ANEVRİZMA BEYİNDE BALONCUK OLUŞMASI
Halk arasında baloncuk hastalığı olarak da ifade edilen anevrizmalar; temiz kan taşıyan damarlardaki (arter) zayıf yerlerden gelişen ve genellikle damarın daha küçük dallara ayrıldığı noktalarda oluşan anormal genişlemelerdir. Zayıf olan baloncuk duvarı, basınca dayanamadığı anda yırtılır ve damar dışına kan sızar. Bu olay ya kendiliğinden (yüksek tansiyona bağlı) ya da eforla (öksürme, hapşırma, ıkınma, cinsel temas gibi) oluşur. Kanın beyin zarı içine yayılması ile de yukarıda sözü edilen o şiddetli baş ağrısı ortaya çıkar.

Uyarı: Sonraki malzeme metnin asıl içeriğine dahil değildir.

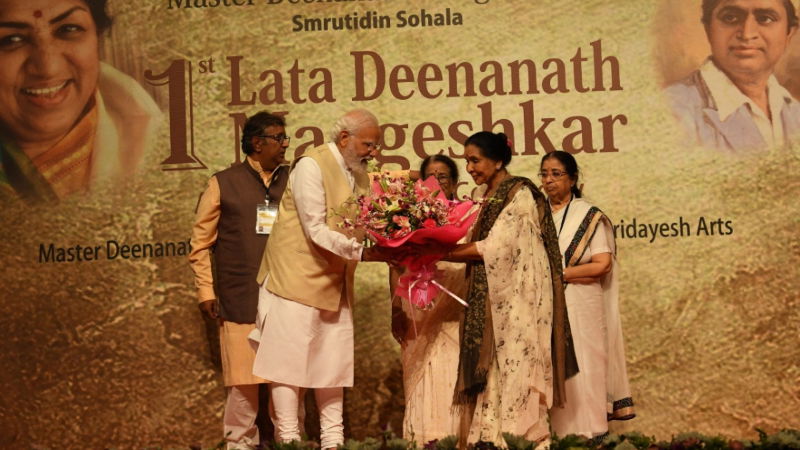 NARENDRA MODI 1 2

HASTA ÖYKÜSÜ VE MRG İLE TANI KOYULUYOR
Tanıda ilk aşamada hastalık öyküsü ve muayeneyi doğrulamak amacı ile öncelikle tomografi ve bazen MRG kullanılmaktadır, tetkikleri normal çıkan ancak kliniği bizi tatmin etmeyen vakalarda belden alınan beyin omurilik sıvısının incelenmesi de önemli bir tanı yöntemidir. İkinci aşamada hastanın da kliniği uygunsa kanayan damarı ve baloncuğun büyüklüğünü görmemizi sağlayan “serebral anjiografi” yani beyin damarlarının görüntülenmesi tetkiki ivedi bir şekilde yapılır. Böylece baloncuğun ameliyat kriterlerine uygun olup olmadığı (geniş boyunlu olması, dev boyutta olması ya da kötü yerleşimli olması gibi) anlaşılır. Hasta ameliyat edilemiyorsa bu durumda bir girişimsel radyolog tarafından kasık bölgesindeki damardan yerleştirilen katater yardımı ile beyindeki baloncuk içine girilebilmekte, içi özel materyallerle doldurulmak suretiyle bertaraf edilebilmektedir.